Aclaro, de antemano que importa muy poco cómo me llamo, ni de donde soy ni como he llegado hasta aquí, sino lo que voy a revelar, porque a excepción de una sola hermana, internada hace 11 meses en un hospital de Nuakchot, antes de decidir regresar a su país: Marruecos, toda mi familia (15 miembros entre próximos y lejanos parientes) sigue, como la inmensa mayoría de su población, rehén del Polisario en los campamentos de Tinduf pero esto no lo sabrán a través de España y sus laberintos de “derechos humanos” y de “solidaridad’ internacional… excluyente, selectiva y casi exclusivamente con una Ínfima parte de los saharauis.

En  efecto en  estos campamentos de la vergüenza nunca pasa nada o mejor dicho pasaba, en pretérito imperfecto… cuando Argelia, arrastrando a su doméstico polisarista sobornaba a conciencias a través del mundo.
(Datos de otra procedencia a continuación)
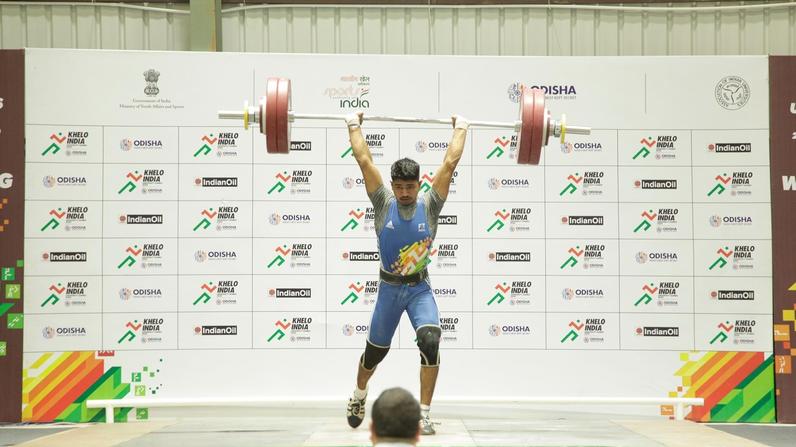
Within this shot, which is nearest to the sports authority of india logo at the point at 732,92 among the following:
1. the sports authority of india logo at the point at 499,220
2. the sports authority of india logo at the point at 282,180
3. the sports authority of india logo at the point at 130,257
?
the sports authority of india logo at the point at 499,220

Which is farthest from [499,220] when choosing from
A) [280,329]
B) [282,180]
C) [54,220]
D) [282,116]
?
[54,220]

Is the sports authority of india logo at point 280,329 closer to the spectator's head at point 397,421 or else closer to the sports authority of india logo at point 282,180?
the sports authority of india logo at point 282,180

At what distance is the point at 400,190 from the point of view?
493 centimetres

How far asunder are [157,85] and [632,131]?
405cm

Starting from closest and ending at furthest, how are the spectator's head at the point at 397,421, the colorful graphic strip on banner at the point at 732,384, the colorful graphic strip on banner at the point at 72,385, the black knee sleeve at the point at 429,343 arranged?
the spectator's head at the point at 397,421 → the black knee sleeve at the point at 429,343 → the colorful graphic strip on banner at the point at 72,385 → the colorful graphic strip on banner at the point at 732,384

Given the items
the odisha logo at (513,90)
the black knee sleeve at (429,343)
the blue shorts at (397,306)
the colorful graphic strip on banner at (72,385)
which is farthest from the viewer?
the odisha logo at (513,90)

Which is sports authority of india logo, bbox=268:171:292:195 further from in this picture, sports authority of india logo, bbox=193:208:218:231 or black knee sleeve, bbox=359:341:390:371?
black knee sleeve, bbox=359:341:390:371

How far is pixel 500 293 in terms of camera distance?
7.19m

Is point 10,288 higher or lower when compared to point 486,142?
lower

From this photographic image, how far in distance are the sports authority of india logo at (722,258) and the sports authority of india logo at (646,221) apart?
0.61m

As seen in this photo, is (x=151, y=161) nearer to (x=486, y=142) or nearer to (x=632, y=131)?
(x=486, y=142)

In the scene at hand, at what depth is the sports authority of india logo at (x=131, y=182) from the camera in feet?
23.3

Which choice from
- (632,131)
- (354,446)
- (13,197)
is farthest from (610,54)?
(13,197)

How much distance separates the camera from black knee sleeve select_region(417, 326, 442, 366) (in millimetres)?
4824
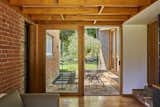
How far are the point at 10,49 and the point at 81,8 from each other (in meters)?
1.78

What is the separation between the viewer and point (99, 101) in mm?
7230

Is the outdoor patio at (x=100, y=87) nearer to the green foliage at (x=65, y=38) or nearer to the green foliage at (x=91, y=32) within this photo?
the green foliage at (x=65, y=38)

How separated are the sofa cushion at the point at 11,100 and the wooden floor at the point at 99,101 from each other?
2851mm

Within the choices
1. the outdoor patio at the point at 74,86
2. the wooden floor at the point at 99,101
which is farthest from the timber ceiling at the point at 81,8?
the wooden floor at the point at 99,101

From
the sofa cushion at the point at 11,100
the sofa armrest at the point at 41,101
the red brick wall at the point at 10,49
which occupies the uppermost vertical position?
the red brick wall at the point at 10,49

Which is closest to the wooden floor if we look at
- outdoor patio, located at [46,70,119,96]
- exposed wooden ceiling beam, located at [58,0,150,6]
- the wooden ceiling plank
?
outdoor patio, located at [46,70,119,96]

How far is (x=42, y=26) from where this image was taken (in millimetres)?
8203

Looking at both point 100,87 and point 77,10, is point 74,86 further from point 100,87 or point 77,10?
point 77,10

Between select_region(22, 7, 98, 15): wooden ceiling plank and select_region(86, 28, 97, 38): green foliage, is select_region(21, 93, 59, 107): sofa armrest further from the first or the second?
select_region(86, 28, 97, 38): green foliage

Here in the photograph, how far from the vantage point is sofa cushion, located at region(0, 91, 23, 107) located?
342cm

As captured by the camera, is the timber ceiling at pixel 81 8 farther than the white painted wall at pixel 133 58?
No

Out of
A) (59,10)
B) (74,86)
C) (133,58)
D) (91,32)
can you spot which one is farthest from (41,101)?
(91,32)

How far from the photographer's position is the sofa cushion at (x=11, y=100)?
3425 mm

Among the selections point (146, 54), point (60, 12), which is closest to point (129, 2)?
point (60, 12)
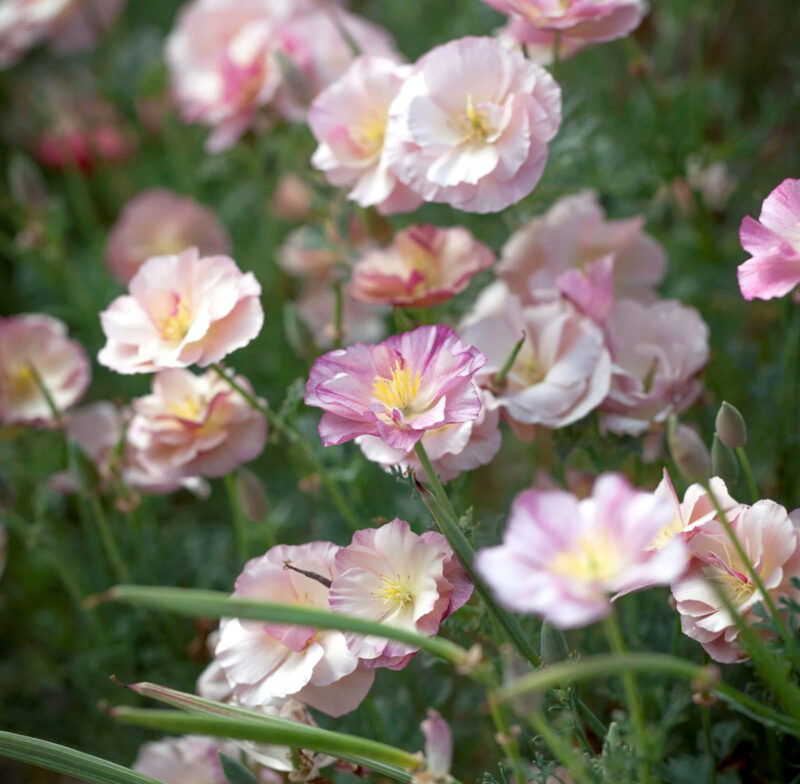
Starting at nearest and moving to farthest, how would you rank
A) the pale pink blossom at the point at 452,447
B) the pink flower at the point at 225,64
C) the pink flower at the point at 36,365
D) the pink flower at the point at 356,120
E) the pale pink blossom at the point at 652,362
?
the pale pink blossom at the point at 452,447 < the pale pink blossom at the point at 652,362 < the pink flower at the point at 356,120 < the pink flower at the point at 36,365 < the pink flower at the point at 225,64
Es la historia y como Dice el sagrado Libro “Aquellos son días que alternamos entre la gente”.
En estos campamentos nadie ignora que son tiempos de las vacas flacas y que, es lo que más temen las poblaciones, van a tener que apretar un poco más el cinturón. “Un poco más y nos asfixiamos mientras que otros inflan constantemente sus cuentas bancarias en el extranjero”.
Ya nadie respeta a nadie… nadie cree a nadie… nadie es capaz de dirigir su mirada a nadie… de crisis en crisis… de emergencia en emergencia… de escasez en escasez… el caos…
La gente quiere vivir y el Polisario la obliga a limitarse a existir cuando sus hermanos en el Sahara marroquí viven, ejercen  sus derechos y acatan sus obligaciones. Dos mundos distintos pero no distantes y entre ambos un obsta culo llamado Argelia.